Provided text ->
_ _ _ _
Construction of s 63B(3)(b) of the CLCA
Ground 2 – Duplicity
Section 63B(3) relevantly provides:
63B—Procuring child to commit indecent act etc
…
(3) A person who—
(a)procures a child under the prescribed age in relation to that person or makes a communication with the intention of procuring a child under the prescribed age in relation to that person to engage in, or submit to, a sexual activity; or
(b)makes a communication for a prurient purpose and with the intention of making a child under the prescribed age in relation to that person amenable to a sexual activity,
is guilty of an offence.
Maximum penalty:
(a) for a basic offence—imprisonment for 10 years;
(b) for an aggravated offence—imprisonment for 12 years.
Section 63B(7) provides that the prescribed age is 17 years, unless the person is in a position of authority in relation to a child, in which case the prescribed age is 18 years. It is important here to note that the prescribed ages for the purposes of s 63B(3)(b) of the CLCA operate coherently with the ages prescribed for the purposes of the offence of unlawful sexual intercourse by s 49 of the CLCA.
_ _ _ _
Direction A ->
Answer these questions from the excerpt on section 63B of the CLCA.
(i) What is the maximum penalty for an aggravated offence?
(ii) Which subsection sets the prescribed age?
(iii) What is the prescribed age when the person is in a position of authority in relation to a child?
Direction B -> Translate this sentence from the excerpt on section 63B into Spanish: "Section 63B(7) provides that the prescribed age is 17 years, unless the person is in a position of authority in relation to a child, in which case the prescribed age is 18 years."

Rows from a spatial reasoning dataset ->
_ _ _ _
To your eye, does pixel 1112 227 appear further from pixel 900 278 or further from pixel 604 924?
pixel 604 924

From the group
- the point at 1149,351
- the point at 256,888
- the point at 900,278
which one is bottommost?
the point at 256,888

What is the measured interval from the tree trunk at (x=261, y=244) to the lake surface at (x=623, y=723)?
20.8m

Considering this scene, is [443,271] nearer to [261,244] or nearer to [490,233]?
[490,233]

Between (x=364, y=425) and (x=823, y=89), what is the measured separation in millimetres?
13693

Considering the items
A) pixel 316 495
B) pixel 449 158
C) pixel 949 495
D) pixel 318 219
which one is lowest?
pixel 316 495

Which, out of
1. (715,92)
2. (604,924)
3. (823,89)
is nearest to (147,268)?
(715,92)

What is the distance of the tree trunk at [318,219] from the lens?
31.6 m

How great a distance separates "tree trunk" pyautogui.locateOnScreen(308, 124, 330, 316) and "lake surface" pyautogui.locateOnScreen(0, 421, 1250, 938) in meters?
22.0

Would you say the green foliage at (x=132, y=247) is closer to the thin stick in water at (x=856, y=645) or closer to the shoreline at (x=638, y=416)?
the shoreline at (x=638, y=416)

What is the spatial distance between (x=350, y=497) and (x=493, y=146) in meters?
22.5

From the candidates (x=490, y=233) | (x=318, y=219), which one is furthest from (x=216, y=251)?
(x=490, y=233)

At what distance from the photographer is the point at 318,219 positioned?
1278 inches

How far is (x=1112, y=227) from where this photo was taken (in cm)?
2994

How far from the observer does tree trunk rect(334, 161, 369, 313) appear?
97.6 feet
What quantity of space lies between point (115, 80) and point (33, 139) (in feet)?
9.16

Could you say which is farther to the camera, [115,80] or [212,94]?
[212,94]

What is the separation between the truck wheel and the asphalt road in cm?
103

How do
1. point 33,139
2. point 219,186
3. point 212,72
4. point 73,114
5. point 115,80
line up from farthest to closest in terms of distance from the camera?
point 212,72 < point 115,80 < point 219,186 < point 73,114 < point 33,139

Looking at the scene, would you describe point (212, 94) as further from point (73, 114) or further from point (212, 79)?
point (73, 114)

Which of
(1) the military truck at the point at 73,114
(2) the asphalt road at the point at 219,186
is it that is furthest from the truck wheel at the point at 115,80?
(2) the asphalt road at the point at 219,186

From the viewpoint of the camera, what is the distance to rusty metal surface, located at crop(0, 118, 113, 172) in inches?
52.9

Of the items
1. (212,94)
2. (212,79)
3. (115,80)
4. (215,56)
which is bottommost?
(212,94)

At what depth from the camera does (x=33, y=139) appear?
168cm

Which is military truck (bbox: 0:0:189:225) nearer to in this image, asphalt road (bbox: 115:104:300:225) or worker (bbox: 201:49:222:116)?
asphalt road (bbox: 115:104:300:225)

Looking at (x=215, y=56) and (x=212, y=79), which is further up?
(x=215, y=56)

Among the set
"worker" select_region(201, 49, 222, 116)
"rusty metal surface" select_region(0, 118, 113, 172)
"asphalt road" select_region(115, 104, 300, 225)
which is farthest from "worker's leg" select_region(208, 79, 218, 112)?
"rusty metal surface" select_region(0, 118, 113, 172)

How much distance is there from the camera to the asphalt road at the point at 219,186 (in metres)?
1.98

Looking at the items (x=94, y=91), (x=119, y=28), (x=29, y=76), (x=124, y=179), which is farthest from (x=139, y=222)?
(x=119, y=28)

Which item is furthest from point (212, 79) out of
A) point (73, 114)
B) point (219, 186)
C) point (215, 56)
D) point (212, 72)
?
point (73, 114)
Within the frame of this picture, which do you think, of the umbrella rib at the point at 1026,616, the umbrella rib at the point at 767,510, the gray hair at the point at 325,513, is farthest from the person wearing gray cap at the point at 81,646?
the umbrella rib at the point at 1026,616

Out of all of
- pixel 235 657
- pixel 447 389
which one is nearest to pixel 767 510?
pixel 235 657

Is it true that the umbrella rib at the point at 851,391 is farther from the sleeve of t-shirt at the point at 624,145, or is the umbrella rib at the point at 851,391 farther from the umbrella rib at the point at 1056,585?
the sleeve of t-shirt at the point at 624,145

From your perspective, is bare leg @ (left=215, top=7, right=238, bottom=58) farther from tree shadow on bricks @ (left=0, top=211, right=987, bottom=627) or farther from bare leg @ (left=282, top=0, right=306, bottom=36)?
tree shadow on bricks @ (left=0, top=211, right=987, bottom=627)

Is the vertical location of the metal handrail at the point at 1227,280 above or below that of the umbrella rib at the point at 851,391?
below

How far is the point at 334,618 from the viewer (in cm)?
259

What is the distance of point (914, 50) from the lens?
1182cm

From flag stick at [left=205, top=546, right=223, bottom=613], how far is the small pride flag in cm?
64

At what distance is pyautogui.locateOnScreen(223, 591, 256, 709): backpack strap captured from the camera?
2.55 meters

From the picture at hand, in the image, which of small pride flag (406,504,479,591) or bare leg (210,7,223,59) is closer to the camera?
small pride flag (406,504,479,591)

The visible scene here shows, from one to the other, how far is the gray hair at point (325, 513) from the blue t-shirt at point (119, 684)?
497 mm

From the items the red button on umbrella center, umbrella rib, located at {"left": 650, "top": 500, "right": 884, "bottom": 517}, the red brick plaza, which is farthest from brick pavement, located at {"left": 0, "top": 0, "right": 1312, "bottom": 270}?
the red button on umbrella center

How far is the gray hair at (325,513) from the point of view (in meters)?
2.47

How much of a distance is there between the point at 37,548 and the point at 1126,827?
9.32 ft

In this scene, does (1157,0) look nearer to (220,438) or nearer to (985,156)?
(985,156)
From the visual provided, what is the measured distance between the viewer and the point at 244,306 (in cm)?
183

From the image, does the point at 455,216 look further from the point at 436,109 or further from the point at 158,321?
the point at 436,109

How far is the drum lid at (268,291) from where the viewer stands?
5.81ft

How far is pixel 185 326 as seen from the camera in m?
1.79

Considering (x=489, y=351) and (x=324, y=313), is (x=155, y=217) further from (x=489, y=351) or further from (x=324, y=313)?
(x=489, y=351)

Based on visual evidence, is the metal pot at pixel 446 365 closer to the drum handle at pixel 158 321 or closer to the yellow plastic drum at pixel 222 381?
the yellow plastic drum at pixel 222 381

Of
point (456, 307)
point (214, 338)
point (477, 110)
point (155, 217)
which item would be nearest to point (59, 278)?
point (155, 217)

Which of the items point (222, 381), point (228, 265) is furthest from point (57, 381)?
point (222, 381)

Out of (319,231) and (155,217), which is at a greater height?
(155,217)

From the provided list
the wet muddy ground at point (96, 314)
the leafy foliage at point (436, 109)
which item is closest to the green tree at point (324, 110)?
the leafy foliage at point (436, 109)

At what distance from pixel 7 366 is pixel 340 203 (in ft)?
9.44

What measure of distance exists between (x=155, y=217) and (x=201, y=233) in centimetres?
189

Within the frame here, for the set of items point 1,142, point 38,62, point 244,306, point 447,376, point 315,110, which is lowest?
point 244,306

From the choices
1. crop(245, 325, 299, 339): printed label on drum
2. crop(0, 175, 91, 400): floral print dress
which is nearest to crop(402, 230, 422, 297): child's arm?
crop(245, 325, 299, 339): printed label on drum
_ _ _ _
Right answer A ->
(i) Imprisonment for 12 years.
(ii) Section 63B(7).
(iii) 18 years.

Right answer B -> El artículo 63B(7) establece que la edad prescrita es de 17 años, salvo que la persona ocupe una posición de autoridad con respecto a un niño, en cuyo caso la edad prescrita es de 18 años.